ひとりで抱え込まず、データを見て「同じように感じている人がいる」と知るだけでも、心は軽くなります。あなたの違和感は、決して間違ったものではありません。現状を客観的に捉え直すための材料として、これらのデータを参考にしてください。


あなたの時間を守ることは、自分自身を守ること

「利用者のために」というあなたの優しさが、職場の人手不足や効率優先の運営によって搾取され続けることは、決してあってはならないことです。ここまで見てきたデータが示す通り、不払い残業が常態化している環境は、働く人の心を疲弊させ、離職へと追い込む大きなリスクを孕んでいます。

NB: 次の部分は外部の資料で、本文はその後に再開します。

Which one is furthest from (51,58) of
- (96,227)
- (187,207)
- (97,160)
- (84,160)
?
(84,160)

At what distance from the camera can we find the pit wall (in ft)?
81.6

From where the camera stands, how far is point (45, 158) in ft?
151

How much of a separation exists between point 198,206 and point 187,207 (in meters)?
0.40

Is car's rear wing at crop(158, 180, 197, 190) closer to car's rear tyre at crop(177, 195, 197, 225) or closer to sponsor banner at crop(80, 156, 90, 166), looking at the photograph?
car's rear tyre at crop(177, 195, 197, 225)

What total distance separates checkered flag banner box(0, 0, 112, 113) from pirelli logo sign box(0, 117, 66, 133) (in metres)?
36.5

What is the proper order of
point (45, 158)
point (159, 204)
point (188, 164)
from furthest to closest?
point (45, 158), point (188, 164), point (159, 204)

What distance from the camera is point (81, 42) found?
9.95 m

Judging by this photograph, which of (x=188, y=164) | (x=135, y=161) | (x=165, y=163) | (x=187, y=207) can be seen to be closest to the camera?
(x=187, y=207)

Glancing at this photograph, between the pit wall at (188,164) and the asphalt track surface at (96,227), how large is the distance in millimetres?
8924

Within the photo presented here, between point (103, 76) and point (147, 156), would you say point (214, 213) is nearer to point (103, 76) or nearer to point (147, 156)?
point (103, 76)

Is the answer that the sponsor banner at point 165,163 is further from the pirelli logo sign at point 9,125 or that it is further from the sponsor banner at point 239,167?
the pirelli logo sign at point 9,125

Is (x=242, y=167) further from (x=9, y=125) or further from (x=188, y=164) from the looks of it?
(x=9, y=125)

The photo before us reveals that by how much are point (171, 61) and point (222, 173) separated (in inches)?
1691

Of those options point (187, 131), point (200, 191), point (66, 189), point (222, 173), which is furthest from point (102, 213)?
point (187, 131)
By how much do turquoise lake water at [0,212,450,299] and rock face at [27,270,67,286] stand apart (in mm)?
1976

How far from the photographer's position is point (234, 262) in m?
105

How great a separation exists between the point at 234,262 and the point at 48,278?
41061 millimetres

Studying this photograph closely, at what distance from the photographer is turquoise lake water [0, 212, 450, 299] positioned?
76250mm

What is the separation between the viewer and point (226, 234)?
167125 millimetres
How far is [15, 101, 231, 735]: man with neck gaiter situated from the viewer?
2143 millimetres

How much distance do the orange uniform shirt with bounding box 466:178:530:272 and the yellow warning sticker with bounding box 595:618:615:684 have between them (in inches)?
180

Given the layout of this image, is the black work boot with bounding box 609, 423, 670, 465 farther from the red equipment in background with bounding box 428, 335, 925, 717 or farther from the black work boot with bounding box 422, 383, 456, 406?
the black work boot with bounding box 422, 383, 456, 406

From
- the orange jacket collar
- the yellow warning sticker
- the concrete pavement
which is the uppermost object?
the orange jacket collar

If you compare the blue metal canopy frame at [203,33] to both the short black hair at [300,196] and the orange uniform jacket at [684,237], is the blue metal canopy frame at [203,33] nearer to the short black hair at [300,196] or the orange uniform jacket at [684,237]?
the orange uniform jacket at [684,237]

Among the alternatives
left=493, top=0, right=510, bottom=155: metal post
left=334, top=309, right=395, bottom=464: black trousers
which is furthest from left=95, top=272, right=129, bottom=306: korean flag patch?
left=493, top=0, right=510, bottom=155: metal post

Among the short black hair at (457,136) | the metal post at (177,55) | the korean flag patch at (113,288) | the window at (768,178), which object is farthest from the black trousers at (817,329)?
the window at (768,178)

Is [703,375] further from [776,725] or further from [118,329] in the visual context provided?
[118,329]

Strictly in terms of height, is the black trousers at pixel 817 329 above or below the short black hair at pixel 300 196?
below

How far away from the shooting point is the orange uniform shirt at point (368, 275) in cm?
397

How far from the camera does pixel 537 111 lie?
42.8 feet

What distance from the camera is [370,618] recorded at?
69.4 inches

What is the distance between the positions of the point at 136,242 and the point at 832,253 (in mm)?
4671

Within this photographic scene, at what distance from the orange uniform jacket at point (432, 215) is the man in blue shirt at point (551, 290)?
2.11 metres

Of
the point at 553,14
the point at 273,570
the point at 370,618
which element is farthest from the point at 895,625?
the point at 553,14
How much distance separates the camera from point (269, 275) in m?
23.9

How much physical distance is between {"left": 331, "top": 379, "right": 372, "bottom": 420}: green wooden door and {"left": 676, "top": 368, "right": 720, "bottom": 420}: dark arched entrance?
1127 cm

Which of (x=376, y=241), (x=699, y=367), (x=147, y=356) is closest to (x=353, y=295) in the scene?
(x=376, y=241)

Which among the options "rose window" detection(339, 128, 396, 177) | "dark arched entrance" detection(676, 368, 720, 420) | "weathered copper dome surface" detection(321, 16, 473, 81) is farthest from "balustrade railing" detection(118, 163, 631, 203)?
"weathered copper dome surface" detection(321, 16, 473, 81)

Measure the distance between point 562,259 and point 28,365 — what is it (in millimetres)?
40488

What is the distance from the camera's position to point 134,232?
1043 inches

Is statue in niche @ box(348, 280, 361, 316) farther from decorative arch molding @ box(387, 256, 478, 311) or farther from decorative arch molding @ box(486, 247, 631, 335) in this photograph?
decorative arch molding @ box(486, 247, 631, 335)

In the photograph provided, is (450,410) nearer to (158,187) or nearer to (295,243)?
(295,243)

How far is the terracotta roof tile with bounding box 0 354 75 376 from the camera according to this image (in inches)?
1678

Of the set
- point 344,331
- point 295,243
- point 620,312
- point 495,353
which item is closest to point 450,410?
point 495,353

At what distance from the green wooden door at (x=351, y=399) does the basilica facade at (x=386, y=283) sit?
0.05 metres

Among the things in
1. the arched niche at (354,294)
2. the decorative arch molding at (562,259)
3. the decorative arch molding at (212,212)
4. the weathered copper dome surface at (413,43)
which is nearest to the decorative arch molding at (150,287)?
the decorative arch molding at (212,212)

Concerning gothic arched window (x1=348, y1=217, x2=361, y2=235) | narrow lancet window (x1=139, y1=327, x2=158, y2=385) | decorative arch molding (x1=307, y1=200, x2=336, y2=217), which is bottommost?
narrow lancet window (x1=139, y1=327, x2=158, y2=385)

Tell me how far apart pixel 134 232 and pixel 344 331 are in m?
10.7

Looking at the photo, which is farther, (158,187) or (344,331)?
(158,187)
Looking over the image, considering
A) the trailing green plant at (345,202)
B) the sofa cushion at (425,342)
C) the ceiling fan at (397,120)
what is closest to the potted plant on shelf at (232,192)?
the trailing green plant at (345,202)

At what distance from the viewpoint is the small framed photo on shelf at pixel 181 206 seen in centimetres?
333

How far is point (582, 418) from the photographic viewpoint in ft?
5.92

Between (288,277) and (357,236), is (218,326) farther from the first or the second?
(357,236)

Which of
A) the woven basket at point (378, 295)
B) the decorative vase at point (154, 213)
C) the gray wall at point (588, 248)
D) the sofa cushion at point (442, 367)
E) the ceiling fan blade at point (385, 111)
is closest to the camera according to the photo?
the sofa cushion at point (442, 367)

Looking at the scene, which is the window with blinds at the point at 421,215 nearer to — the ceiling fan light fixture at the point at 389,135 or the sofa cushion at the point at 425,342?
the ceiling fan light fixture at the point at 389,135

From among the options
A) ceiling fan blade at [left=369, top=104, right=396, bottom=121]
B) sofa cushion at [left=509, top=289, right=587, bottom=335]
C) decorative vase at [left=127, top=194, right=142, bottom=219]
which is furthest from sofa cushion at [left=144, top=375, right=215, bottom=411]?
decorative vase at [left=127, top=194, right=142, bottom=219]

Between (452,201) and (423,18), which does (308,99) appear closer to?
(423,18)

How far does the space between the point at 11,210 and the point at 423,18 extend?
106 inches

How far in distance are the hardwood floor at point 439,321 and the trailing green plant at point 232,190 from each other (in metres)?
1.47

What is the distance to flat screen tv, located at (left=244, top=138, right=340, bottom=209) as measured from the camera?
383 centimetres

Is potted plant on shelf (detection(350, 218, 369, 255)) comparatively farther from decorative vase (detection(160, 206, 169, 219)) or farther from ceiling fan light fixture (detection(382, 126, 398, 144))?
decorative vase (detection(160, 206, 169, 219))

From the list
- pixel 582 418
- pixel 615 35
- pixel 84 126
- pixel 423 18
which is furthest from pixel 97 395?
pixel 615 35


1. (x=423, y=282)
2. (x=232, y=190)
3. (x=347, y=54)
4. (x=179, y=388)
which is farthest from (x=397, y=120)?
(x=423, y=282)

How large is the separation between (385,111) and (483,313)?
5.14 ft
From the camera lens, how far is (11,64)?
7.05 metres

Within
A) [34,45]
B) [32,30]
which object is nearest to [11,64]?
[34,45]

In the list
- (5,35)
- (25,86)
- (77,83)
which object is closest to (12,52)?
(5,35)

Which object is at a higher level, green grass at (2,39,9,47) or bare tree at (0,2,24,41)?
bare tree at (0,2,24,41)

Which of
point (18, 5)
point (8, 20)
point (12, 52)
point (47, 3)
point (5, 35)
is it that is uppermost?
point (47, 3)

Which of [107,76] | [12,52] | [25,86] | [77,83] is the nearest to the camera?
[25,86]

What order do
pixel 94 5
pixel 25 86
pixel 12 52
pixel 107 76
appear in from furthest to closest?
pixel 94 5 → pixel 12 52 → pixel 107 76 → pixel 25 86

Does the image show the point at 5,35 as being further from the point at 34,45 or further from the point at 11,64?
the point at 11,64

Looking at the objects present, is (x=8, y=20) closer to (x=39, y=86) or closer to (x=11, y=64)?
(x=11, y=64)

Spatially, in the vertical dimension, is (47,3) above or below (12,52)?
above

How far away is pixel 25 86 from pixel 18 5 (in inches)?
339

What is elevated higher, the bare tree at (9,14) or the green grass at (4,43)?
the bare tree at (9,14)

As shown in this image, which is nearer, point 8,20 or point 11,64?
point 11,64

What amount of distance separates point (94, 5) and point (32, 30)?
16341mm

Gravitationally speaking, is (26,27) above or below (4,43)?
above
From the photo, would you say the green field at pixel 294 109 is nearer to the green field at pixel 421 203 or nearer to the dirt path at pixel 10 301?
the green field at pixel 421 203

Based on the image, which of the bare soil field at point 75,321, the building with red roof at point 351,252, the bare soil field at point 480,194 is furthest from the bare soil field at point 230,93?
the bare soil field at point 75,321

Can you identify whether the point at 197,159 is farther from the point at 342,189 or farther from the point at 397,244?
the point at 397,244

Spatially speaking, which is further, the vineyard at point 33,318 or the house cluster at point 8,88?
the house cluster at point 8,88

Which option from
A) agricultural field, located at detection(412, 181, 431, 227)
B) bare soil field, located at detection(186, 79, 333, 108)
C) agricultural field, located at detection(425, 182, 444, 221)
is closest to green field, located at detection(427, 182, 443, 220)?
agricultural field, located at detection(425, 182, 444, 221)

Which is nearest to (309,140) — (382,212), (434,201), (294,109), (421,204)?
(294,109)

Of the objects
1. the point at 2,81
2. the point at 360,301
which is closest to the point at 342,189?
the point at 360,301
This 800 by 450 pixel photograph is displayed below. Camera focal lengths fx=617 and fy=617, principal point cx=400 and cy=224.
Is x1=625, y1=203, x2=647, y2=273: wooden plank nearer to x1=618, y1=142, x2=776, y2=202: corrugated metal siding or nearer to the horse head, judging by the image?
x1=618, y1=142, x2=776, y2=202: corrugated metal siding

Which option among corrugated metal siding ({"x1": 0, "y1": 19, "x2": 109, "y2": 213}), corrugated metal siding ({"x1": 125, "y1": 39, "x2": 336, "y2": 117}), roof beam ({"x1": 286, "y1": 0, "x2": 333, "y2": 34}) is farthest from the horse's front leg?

明日からすぐに環境を変えることは難しいかもしれません。ですが、まずは「自分が毎日何分、サービス残業をしているか」を手帳やメモに残すことから始めてみてください。自分の時間がどれだけ削られているかを可視化するだけでも、現状を冷静に見つめ直し、「この働き方は当たり前ではない」と気づくきっかけになります。

どうしても辛くなったときは、環境を変える選択肢があることを忘れないでください。自分自身の生活と時間を大切にできる場所を選ぶことは、プロの介護士として長く働き続けるための、賢明で勇気ある決断です。

最後までご覧いただきありがとうございます。この記事がお役に立てれば幸いです。